=== MATERIAL FOR THE TASK ===
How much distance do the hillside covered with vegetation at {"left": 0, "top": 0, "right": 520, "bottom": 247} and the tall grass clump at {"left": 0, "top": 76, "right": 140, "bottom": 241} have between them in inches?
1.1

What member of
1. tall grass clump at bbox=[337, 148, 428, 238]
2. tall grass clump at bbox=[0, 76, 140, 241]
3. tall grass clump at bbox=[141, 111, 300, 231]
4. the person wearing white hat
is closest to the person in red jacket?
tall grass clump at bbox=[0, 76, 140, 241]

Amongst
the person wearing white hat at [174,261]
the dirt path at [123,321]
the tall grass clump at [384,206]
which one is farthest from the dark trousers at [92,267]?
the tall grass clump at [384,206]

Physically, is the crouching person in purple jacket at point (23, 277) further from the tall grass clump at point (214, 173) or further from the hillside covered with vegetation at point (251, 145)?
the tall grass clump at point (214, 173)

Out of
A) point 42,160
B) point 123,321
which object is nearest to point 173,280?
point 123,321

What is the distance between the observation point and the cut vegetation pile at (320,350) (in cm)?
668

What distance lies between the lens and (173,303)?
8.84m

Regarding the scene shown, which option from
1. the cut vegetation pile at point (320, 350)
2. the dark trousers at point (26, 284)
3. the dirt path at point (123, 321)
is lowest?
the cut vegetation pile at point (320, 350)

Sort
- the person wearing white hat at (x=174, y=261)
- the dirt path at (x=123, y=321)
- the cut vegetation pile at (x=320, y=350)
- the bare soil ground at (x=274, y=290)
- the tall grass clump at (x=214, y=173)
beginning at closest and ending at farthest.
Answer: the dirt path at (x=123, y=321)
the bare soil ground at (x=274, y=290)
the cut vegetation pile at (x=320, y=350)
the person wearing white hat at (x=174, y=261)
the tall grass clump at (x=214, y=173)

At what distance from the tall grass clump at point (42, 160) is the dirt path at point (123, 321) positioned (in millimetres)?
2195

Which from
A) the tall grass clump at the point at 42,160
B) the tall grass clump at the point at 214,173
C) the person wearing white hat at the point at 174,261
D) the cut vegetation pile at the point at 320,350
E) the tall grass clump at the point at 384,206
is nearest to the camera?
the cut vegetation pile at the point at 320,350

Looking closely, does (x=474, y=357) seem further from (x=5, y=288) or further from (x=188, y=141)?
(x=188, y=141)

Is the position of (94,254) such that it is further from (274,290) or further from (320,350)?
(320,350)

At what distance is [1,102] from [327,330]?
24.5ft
===
PROBLEM TO WORK ON -> Can you rewrite all the material above, substituting "vegetated slope" for "hillside covered with vegetation" everywhere it appears and leaving everything else unchanged?

REPLY ->
How much distance do the vegetated slope at {"left": 0, "top": 0, "right": 520, "bottom": 247} and the tall grass clump at {"left": 0, "top": 76, "right": 140, "bottom": 241} have between them in inches?
1.1

What member of
1. tall grass clump at bbox=[337, 148, 428, 238]
2. tall grass clump at bbox=[0, 76, 140, 241]
3. tall grass clump at bbox=[141, 111, 300, 231]
4. the person wearing white hat
is closest to the person in red jacket?
tall grass clump at bbox=[0, 76, 140, 241]

Amongst
the person wearing white hat at [174,261]
the dirt path at [123,321]
the tall grass clump at [384,206]
which one is farthest from the dark trousers at [92,267]?
the tall grass clump at [384,206]

Physically, is the crouching person in purple jacket at point (23, 277) further from the tall grass clump at point (214, 173) or further from the vegetated slope at point (251, 145)?
the tall grass clump at point (214, 173)

Out of
A) point 42,160
B) point 123,321
which object is nearest to point 173,280?
point 123,321

What is the distance between the observation point and the cut vegetation pile at (320,350) (in cm)?
668

What distance lies between the lens and (173,303)?
8.84m

Regarding the scene shown, which option from
1. the cut vegetation pile at point (320, 350)
2. the dark trousers at point (26, 284)
3. the dirt path at point (123, 321)
is lowest?
the cut vegetation pile at point (320, 350)

Sort
- the person wearing white hat at (x=174, y=261)
- the dirt path at (x=123, y=321)
- the cut vegetation pile at (x=320, y=350)
- the bare soil ground at (x=274, y=290)
- the tall grass clump at (x=214, y=173)
beginning at closest and ending at farthest.
Answer: the dirt path at (x=123, y=321)
the bare soil ground at (x=274, y=290)
the cut vegetation pile at (x=320, y=350)
the person wearing white hat at (x=174, y=261)
the tall grass clump at (x=214, y=173)

At what distance from the tall grass clump at point (42, 160) is the dirt path at point (123, 321) positioned (in millimetres)?
2195

Which from
A) the tall grass clump at the point at 42,160
B) the tall grass clump at the point at 214,173
C) the person wearing white hat at the point at 174,261
D) the cut vegetation pile at the point at 320,350
E) the tall grass clump at the point at 384,206
is nearest to the camera?
the cut vegetation pile at the point at 320,350

Looking closely, does (x=474, y=357) seem further from (x=5, y=288) or further from (x=188, y=141)?
(x=188, y=141)

Is the position of (94,254) such that it is further from (274,290) or further from (320,350)?
(320,350)

At what distance is [1,102] from [327,330]?
24.5ft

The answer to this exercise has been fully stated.